Much will be on the line in the second edition of the Pakistan Super League (PSL). Unlike the last season, the players will step forward to salvage their pride and live up to the rivalries forged in the last season.
The five franchises, based on four provincial capitals and the federal capital, will be aware of their strengths and weaknesses and must have sorted the latter out after having ample drafts — an annual PSL draft in October and the replacement draft in January.
The overseas players will be the centre of attention and their presence will make the opposing teams indulge in planning to surmount any possible threat posed by them.
Amongst all the glamour and drama will be opportunities for the unknowns — the local boys who go unnoticed on the daily basis due to the lack of media coverage of the domestic fixtures — to leave a mark on probably the greatest stage they had ever gotten or will ever get in this lifetime.
There was one such a kid who grasped the opportunity thrown at his way on the very first day of the inaugural edition last year. Those prolific ides of February turned around his career altogether.
It was the last ball of the eighth over as a left-arm orthodox charged to bowl to legendary Australian all-rounder Shane Watson. The young bowler has had his success in the over, in fact on the very recent ball, when he made Watson play-and-miss. The over timeline read 0, 1, 0, 2, 0 by the time he made his way past the umpire to complete his first over in front of a bustling crowd.
He struck! The established Twenty20 batsman was made to seem like a complete fool when he stepped outside the leg stump to pull a shorter delivery only to be bowled.

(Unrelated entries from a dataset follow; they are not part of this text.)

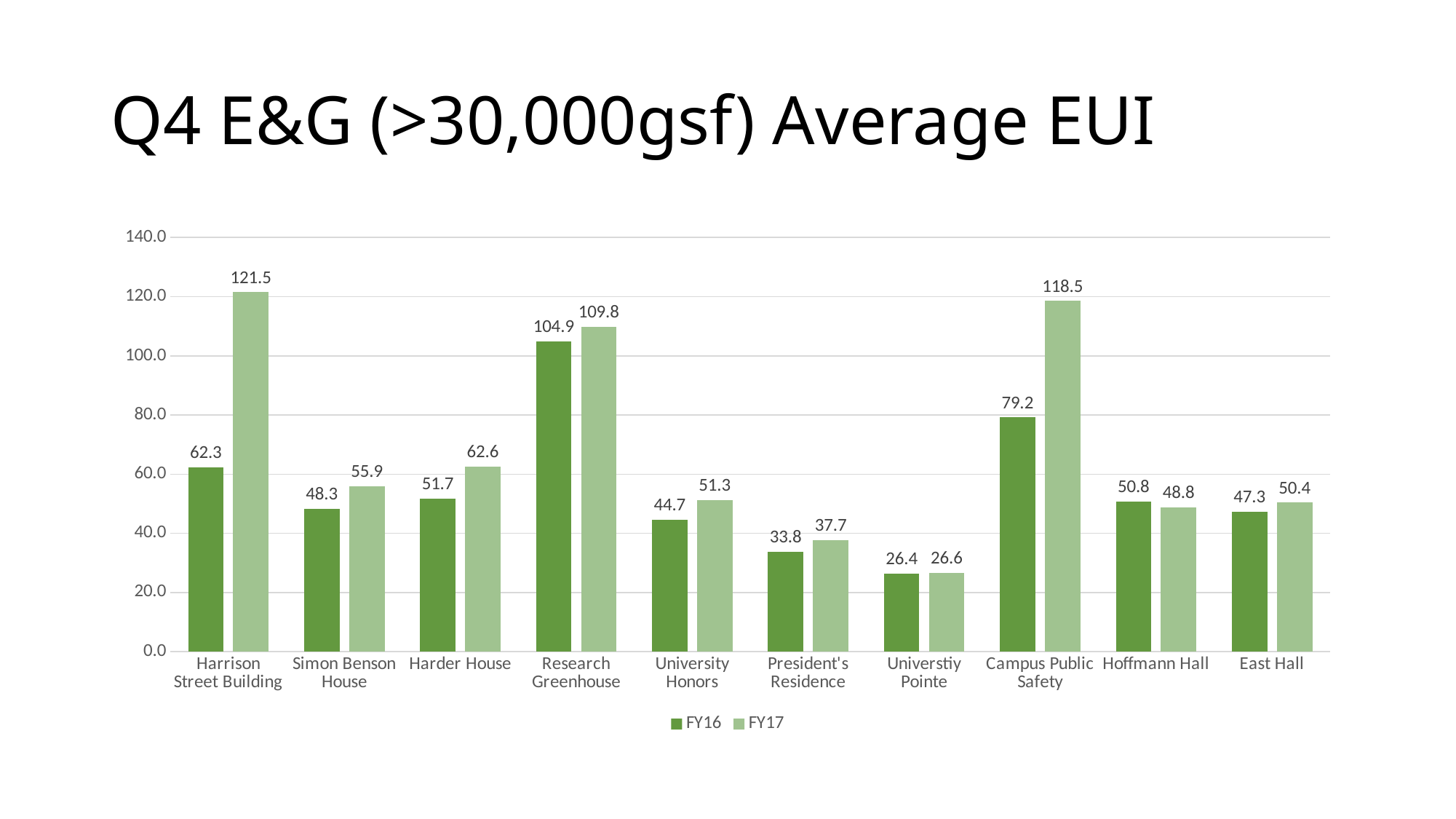
Which is larger for Hoffmann Hall, the FY16 value or the FY17 value? FY16 What is the title of the chart? Q4 E&G (>30,000gsf) Average EUI Which building has the highest FY16 value? Research Greenhouse What kind of chart is shown on the slide? Bar chart How many series does the legend list? 2 What is the FY16 value for Campus Public Safety? 79.2 How many buildings are shown on the x axis? 10 What is the difference between the FY17 and FY16 values for Campus Public Safety? 39.3 Which building has the lowest FY17 value? Universtiy Pointe Is the FY17 value for Research Greenhouse greater or less than 100.0? greater What is the FY17 value for Harrison Street Building? 121.5 What is the FY16 value for President's Residence? 33.8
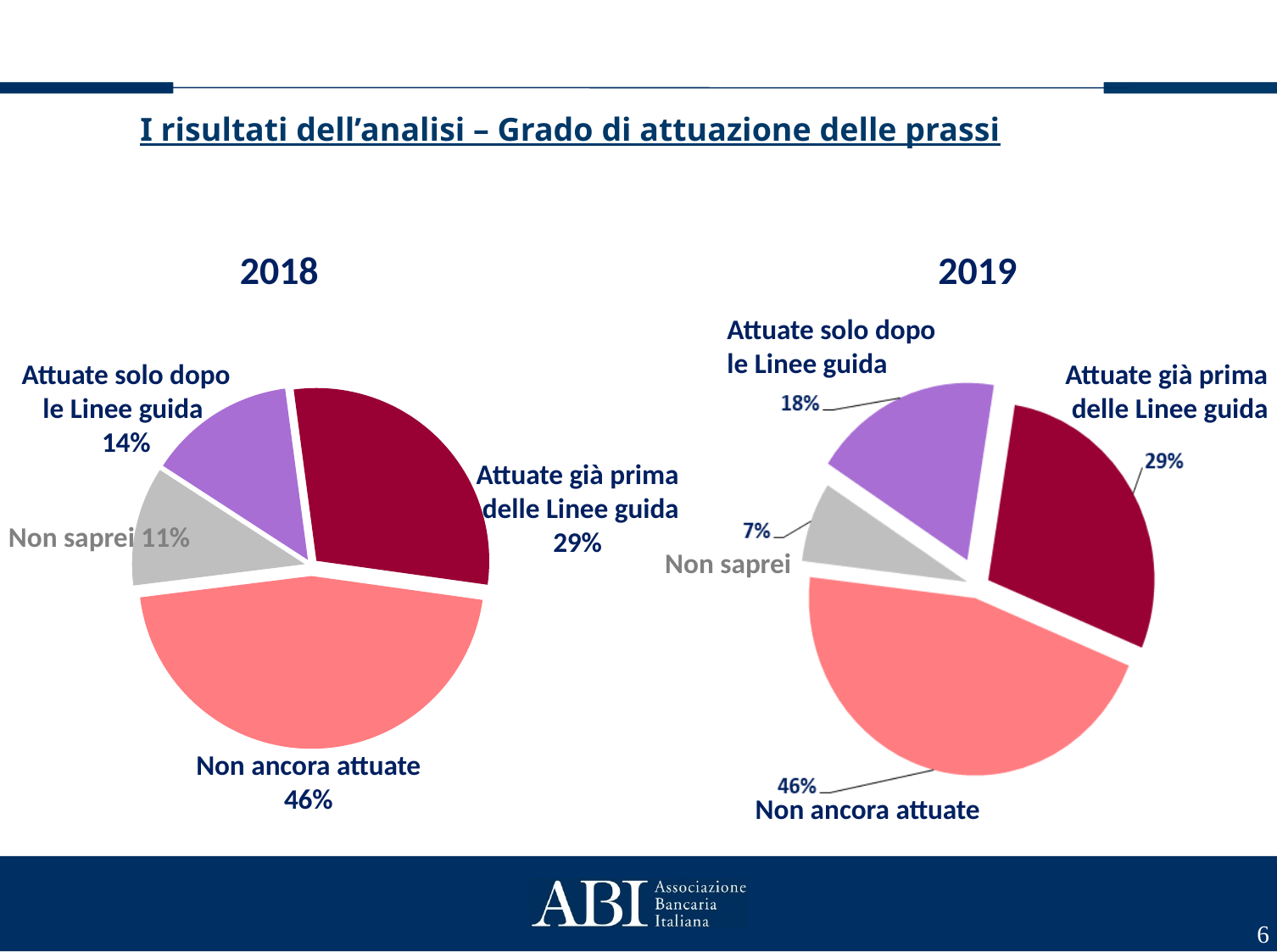
In the 2018 chart, which category has the largest slice? Non ancora attuate In the 2018 chart, what is the difference between "Non ancora attuate" and "Attuate già prima delle Linee guida"? 17 percentage points In the 2019 chart, which category has the smallest slice? Non saprei In the 2018 chart, what share is labelled for "Attuate già prima delle Linee guida"? 29% In the 2019 chart, what share is labelled for "Non saprei"? 7% How many slices does the 2019 chart have? 4 In the 2019 chart, what share is labelled for "Attuate solo dopo le Linee guida"? 18% What is the difference between the "Attuate solo dopo le Linee guida" share in 2019 and in 2018? 4 percentage points In the 2018 chart, what share is labelled for "Non ancora attuate"? 46% What type of chart is used for the 2018 and 2019 data? Pie chart In the 2018 chart, which category has the smallest slice? Non saprei Which is larger: the "Non saprei" share in 2018 or in 2019? 2018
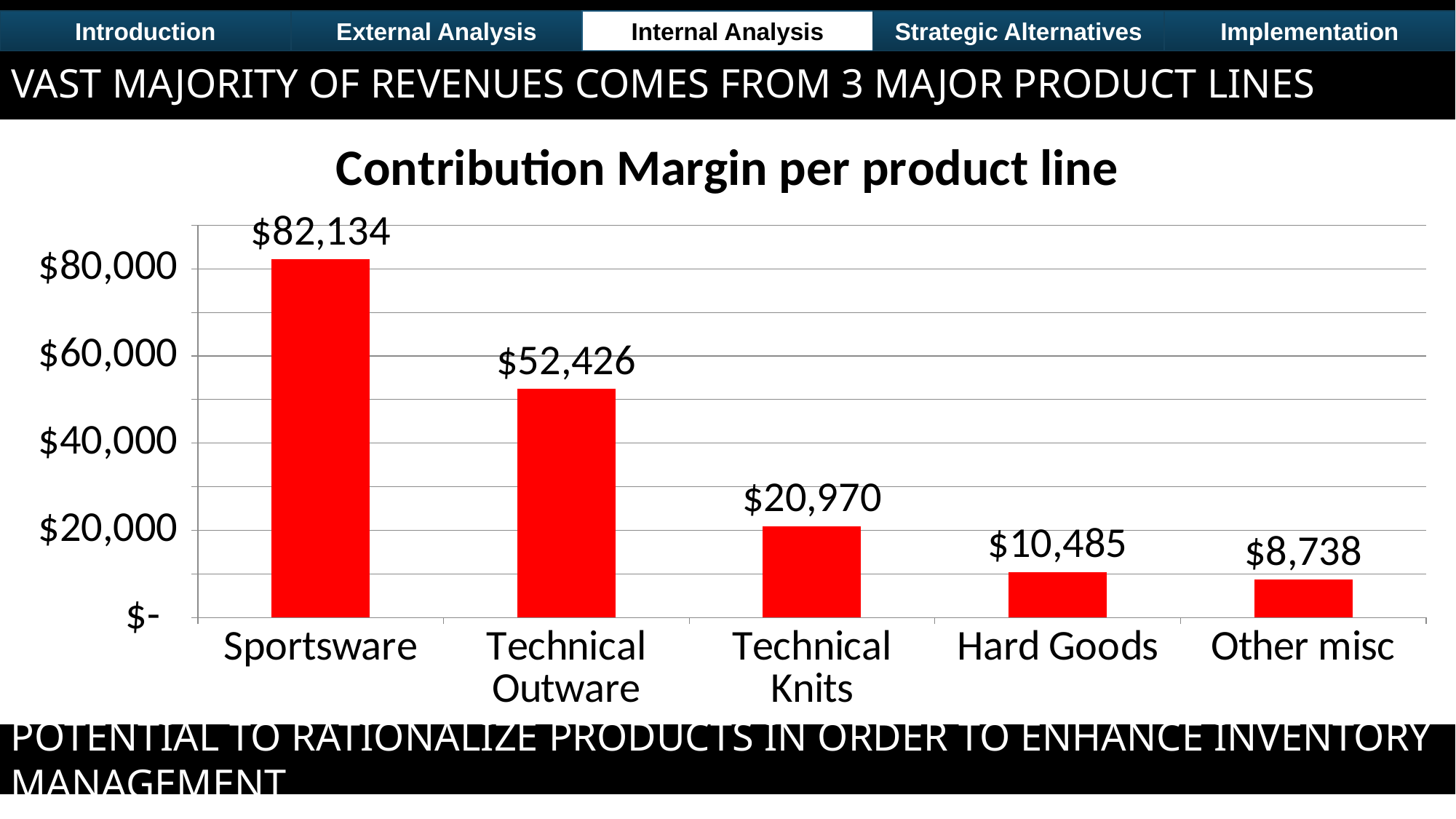
What is the contribution margin for Technical Outware? $52,426 What is the contribution margin for Hard Goods? $10,485 Is the contribution margin for Technical Outware greater or less than $40,000? greater How many product lines are shown in the chart? 5 Which has a larger contribution margin, Technical Knits or Other misc? Technical Knits Which product line has the lowest contribution margin? Other misc What kind of chart is shown on the slide? Bar chart Which product line has the highest contribution margin? Sportsware What is the difference between the contribution margins of Sportsware and Technical Outware? $29,708 What is the difference between the contribution margins of Technical Knits and Hard Goods? $10,485 What is the contribution margin for Sportsware? $82,134 What is the title of the chart? Contribution Margin per product line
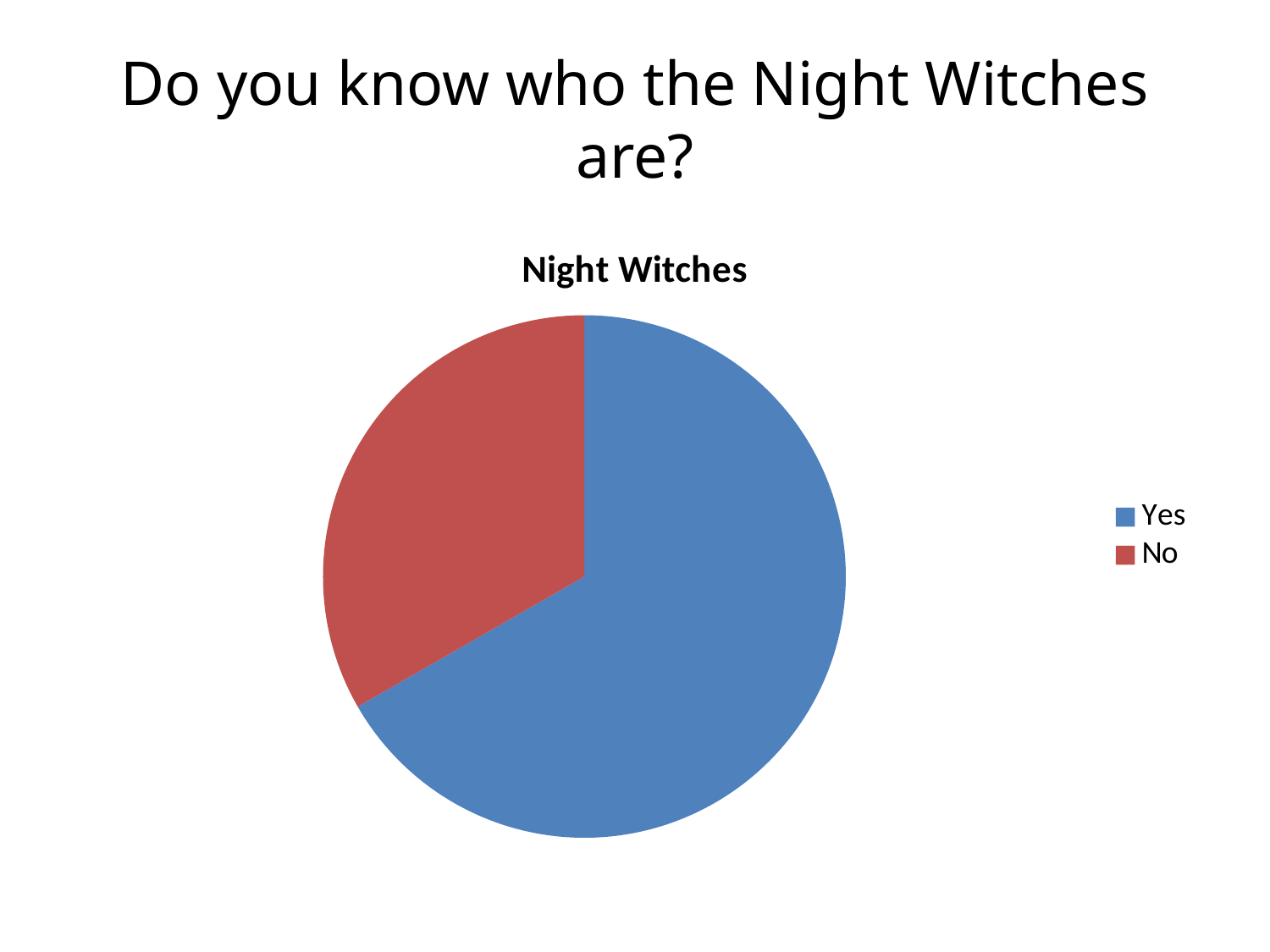
Is the share of the Yes slice greater or less than half of the pie? greater How many slices does the pie chart have? 2 Which slice is the largest in the pie chart? Yes Is the share of the No slice greater or less than half of the pie? less Which slice is the smallest in the pie chart? No What colour is the Yes slice? blue How many entries does the legend list? 2 What kind of chart is shown on the slide? pie chart Which is larger, the Yes slice or the No slice? Yes What is the title of the chart? Night Witches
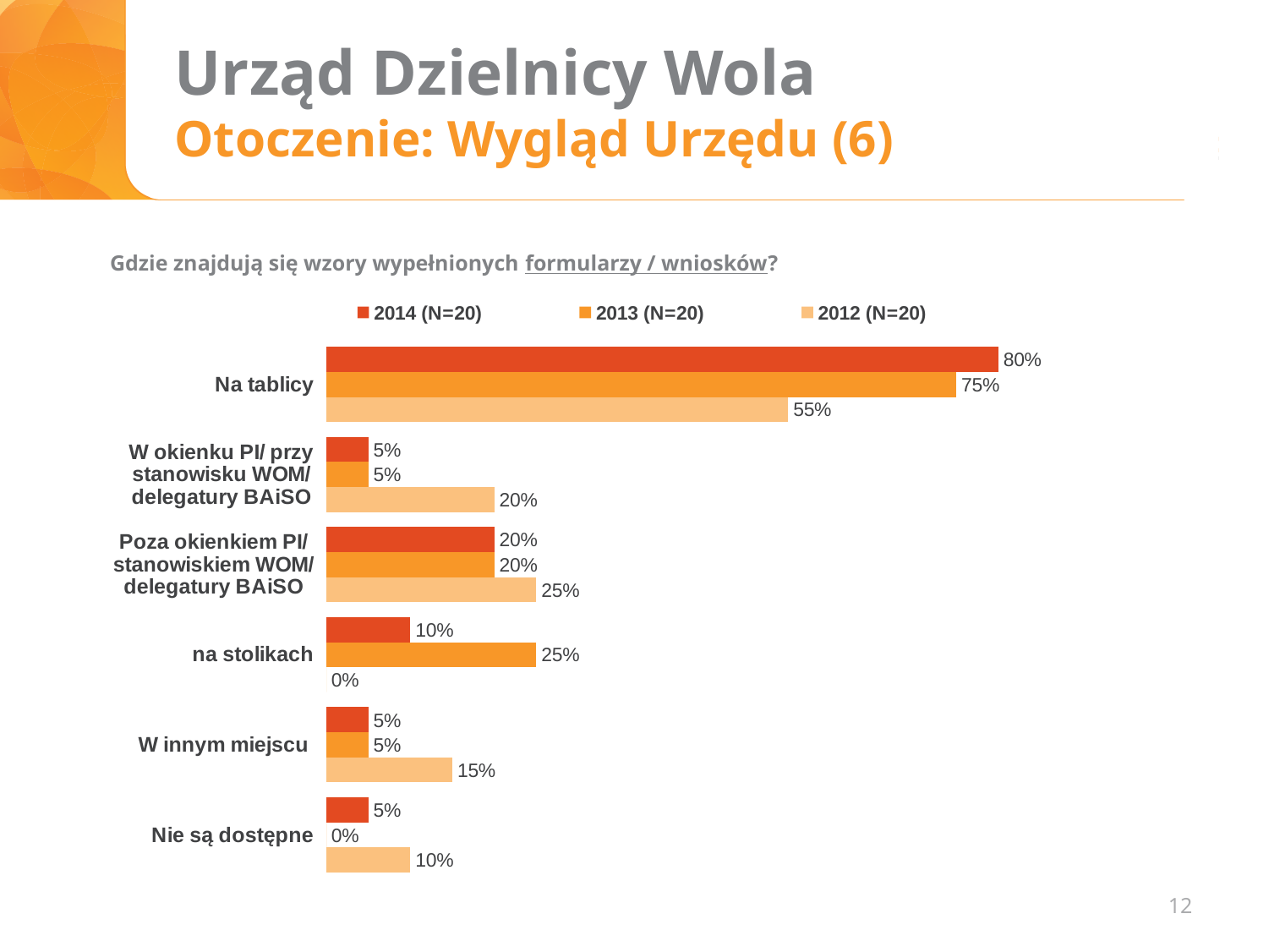
What is the value for "Na tablicy" in the 2014 (N=20) series? 80% What kind of chart is shown on the slide? Bar chart How many categories are shown on the chart? 6 What is the difference between the 2014 (N=20) and 2012 (N=20) values for "Na tablicy"? 25% What is the value for "na stolikach" in the 2013 (N=20) series? 25% What is the value for "Nie są dostępne" in the 2013 (N=20) series? 0% What question is the chart answering, as written above it? Gdzie znajdują się wzory wypełnionych formularzy / wniosków? What is the value for "W innym miejscu" in the 2012 (N=20) series? 15% Which category has the highest value in the 2012 (N=20) series? Na tablicy How many series does the legend list? 3 Which is larger for "na stolikach": the 2014 (N=20) value or the 2013 (N=20) value? 2013 (N=20) Which category has the lowest value in the 2012 (N=20) series? na stolikach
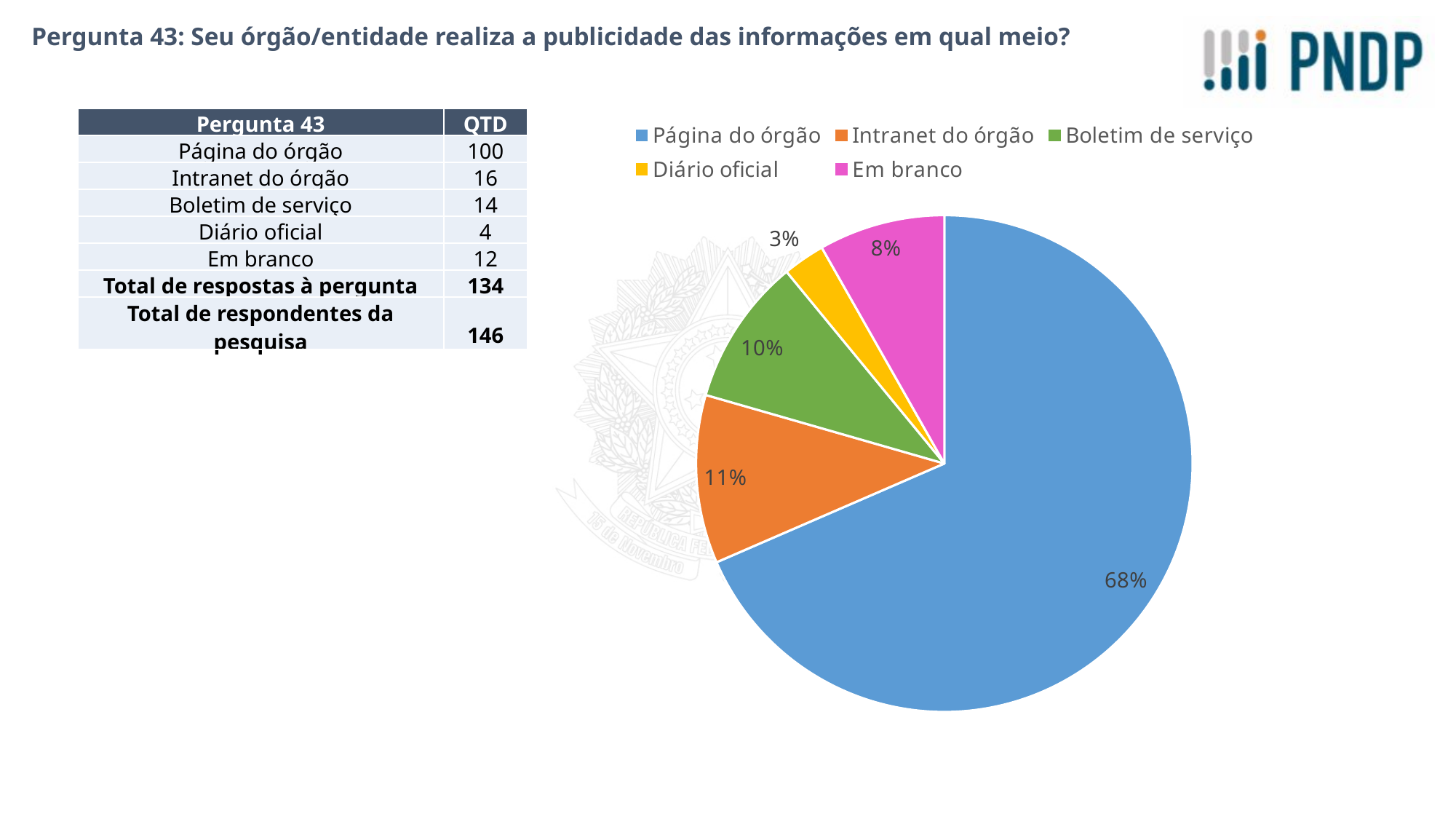
What percentage is shown for Boletim de serviço in the pie chart? 10% What percentage of the pie does Página do órgão represent? 68% Which category has the smallest slice of the pie chart? Diário oficial What type of chart is shown on the slide? pie chart What percentage is shown for Em branco in the pie chart? 8% What colour is the Em branco slice in the pie chart? pink Which category has the largest slice of the pie chart? Página do órgão What percentage is shown for Intranet do órgão in the pie chart? 11% Which slice is larger in the pie chart, Intranet do órgão or Em branco? Intranet do órgão What percentage is shown for Diário oficial in the pie chart? 3% How many slices does the pie chart have? 5 What is the difference in percentage points between the Página do órgão slice and the Intranet do órgão slice? 57 percentage points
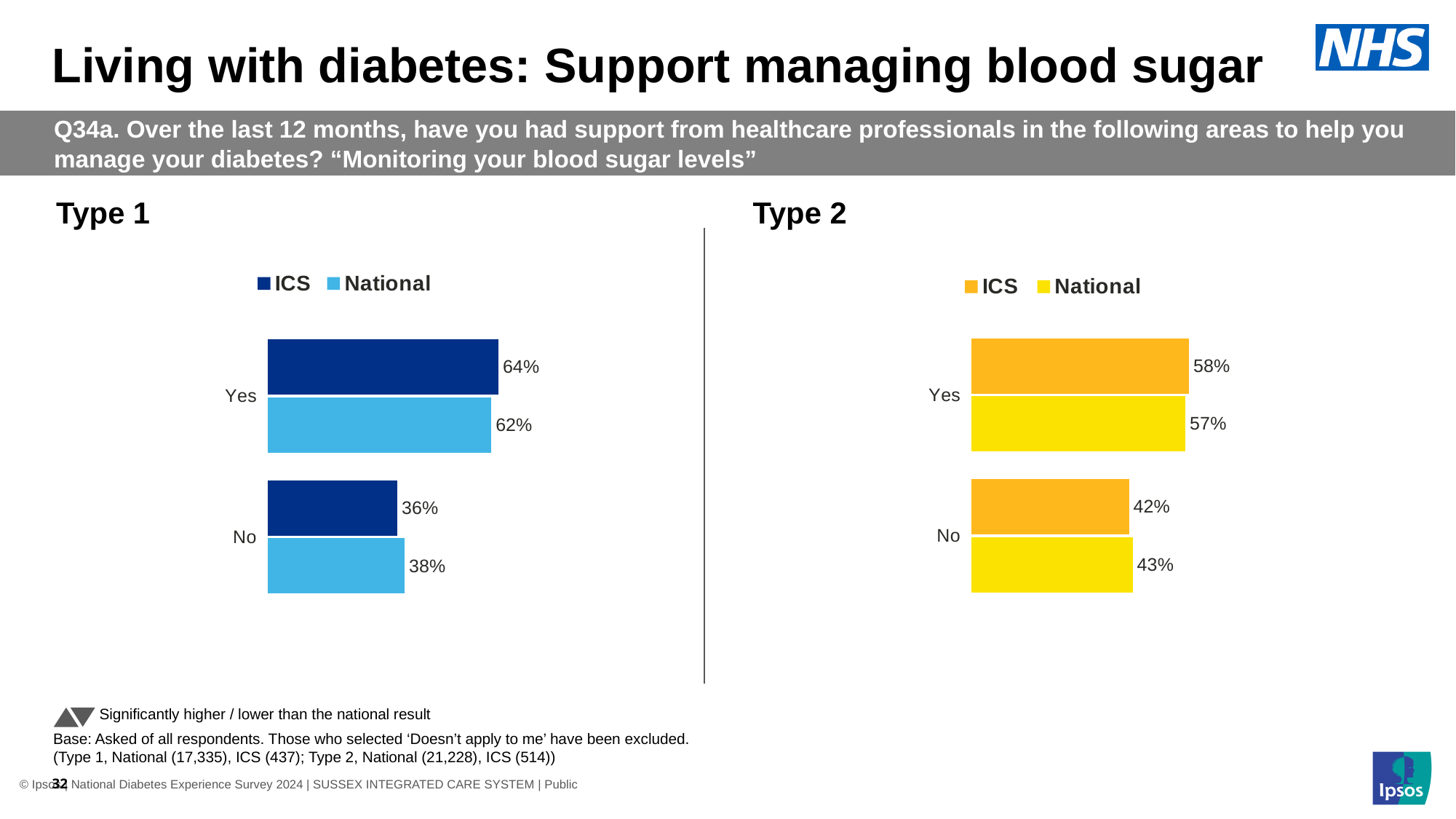
In the Type 1 chart, what is the National value for No? 38% What kind of chart is the Type 2 chart? Bar chart In the Type 1 chart, which category has the highest ICS value? Yes In the Type 2 chart, which is larger for Yes: ICS or National? ICS In the Type 2 chart, what is the National value for No? 43% In the Type 1 chart, which is larger for No: ICS or National? National How many series does the legend of the Type 2 chart list? 2 In the Type 1 chart, what is the ICS value for Yes? 64% In the Type 2 chart, what is the difference between the ICS and National values for No? 1 percentage point In the Type 2 chart, what is the ICS value for Yes? 58% How many categories are shown in the Type 1 chart? 2 In the Type 1 chart, what is the difference between the ICS and National values for Yes? 2 percentage points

What was a regular battle of bat and ball for the entire world had a much deeper context for the audience viewing the contest hundreds of miles away in Pakistan. Once a far-fetched idea of having a lucrative franchise-based T20 league — similar to your neighbour’s — has materialising and just a few overs into it, it has yielded results. An obscure spin-bowler had undone one of the best in the format.
Mohammad Nawaz, the discovered gem, came onto bowl his second over six balls later and he bagged wicket of another international player, but this time from England. Trying to reverse-sweep, Sam Billings lost his middle-stump to then 21-year-old. The Rawalpindi-born registered two more scalps in his next two overs and returned the figures of 4 for 13 to earn the man-of-the-match award.
Twenty-five days later, Nawaz found himself in the Pakistan line-up playing an Asia Cup T20 match against the United Arab Emirates as the dream — of representing your nation —dreamt by umpteen cricket aspirants every night was realised.
He was drafted for the ICC World T20 squad and boarded a plane to India. Six months later, he made his first One-Day International (ODI) appearance, and two months after he donned the prestigious baggy green for the first time in his life in a Test against the West Indies.
There were other inspiring tales too. For example, of the teenager Mohammad Asghar, another left-arm orthodox, who picked up 11 wickets in nine matches at an average of 18 and found himself on the verge of Test selection on Pakistan’s recent trip Down Under or Hasan Ali or Ruman Raees.
The second edition of the PSL promise to bring forward more talent and leave us in awe. Few have already been identified; the Quetta Gladiators’ spinner Hasan Khan; Lahore Qalandars’ 17-year-old pace sensation Ghulam Mudassar and his teammate Fakhar Zaman. With the 26-year-old Zaman in contention to be the find of the season, this league may solve Pakistan’s batting woes. Who knows?
When the concept of the PSL was being brewed in the corridors of the Pakistan Cricket Board two years back, the basic premise behind such a league was to unearth the local talent, and of course to earn revenue to make up for the absence of international cricket in the country, which, certainly, is not a bad proposition if the underlying concept is being fulfilled.